» **Excerpted passage**

** BEGIN **

- Album cover with band members. L–R John Mayall, Eric Clapton, John McVie and Hughie Flint

Studio album by John Mayall with Eric Clapton
- Released: 22 July 1966
- Recorded: May 1966
- Studios: Decca, London
- Genres: Blues rock; blues;
- Length: 37:39
- Label: Decca
- Producer: Mike Vernon

John Mayall chronology
| John Mayall Plays John Mayall (1965) | Blues Breakers (1966) | A Hard Road (1967) |

= Blues Breakers with Eric Clapton =

Blues Breakers, colloquially known as The Beano Album, is the debut studio album by the English blues rock band John Mayall & the Bluesbreakers, originally credited to John Mayall with Eric Clapton. Produced by Mike Vernon and released in 1966 by Decca Records (UK) and London Records (US), it pioneered a guitar-dominated blues-rock sound.

The album was commercially successful and most critics viewed it positively. In 2003 and 2012, Rolling Stone ranked it number 195 on its list of the "500 Greatest Albums of All Time". It was voted number 391 in Colin Larkin's All Time Top 1000 Albums (2000).

==Background==
After the release of Mayall's first album, the live John Mayall Plays John Mayall, Eric Clapton joined the group as the lead guitarist. Mayall originally intended for his second album to also be a live one in order to capture the guitar solos performed by Clapton. A set was recorded at the Flamingo Club, with Jack Bruce (with whom Clapton would subsequently work in Cream) on bass. The recordings, however, were of poor quality and were not used, although one song, "Stormy Monday" was included on Mayall's retrospective Looking Back (1969).

==Recording==
With the original plan of a live album now discarded, John Mayall & the Bluesbreakers recorded Blues Breakers at Decca Studios, West Hampstead, London, in May 1966. The guitar that Eric Clapton used during these sessions was a sunburst 1960 Gibson Les Paul Standard with two PAF humbucking pickups. It was stolen in 1966 and its whereabouts remain unknown. Blues-rock guitarist Joe Bonamassa claims to have been told the guitar is in a private collection in the eastern United States. He also asserts that it is a 1959 model rather than 1960 model. The guitar became known as the "Blues Breaker" or "Beano" Les Paul, and a replica was issued by Gibson in 2012. Critics consider Clapton's guitar tone and playing on this album to be influential in the artistic and commercial development of rock-styled guitar playing.

The band on this album includes Mayall on piano, Hammond organ, harmonica, and most vocals; bassist John McVie; drummer Hughie Flint; and Clapton. Augmenting the band was a horn section added during post-production, with Alan Skidmore, Johnny Almond, and Derek Healey.

** END **

» **Stated problem**
Write out the part of the Blues Breakers article starting at "The band on" and ending at "and Derek Healey.", word for word.

» **Given information**
** BEGIN **

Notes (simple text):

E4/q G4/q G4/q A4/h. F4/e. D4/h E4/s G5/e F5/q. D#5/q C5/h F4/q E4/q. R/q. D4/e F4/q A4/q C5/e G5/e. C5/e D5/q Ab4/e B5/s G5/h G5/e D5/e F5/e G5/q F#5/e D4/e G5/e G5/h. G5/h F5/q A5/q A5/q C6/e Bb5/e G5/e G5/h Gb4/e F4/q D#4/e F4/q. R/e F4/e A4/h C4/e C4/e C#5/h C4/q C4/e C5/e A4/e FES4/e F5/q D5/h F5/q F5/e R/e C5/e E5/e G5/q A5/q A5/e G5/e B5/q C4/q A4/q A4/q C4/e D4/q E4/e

** END **

» **Answer to this task**
The band on this album includes Mayall on piano, Hammond organ, harmonica, and most vocals; bassist John McVie; drummer Hughie Flint; and Clapton. Augmenting the band was a horn section added during post-production, with Alan Skidmore, Johnny Almond, and Derek Healey.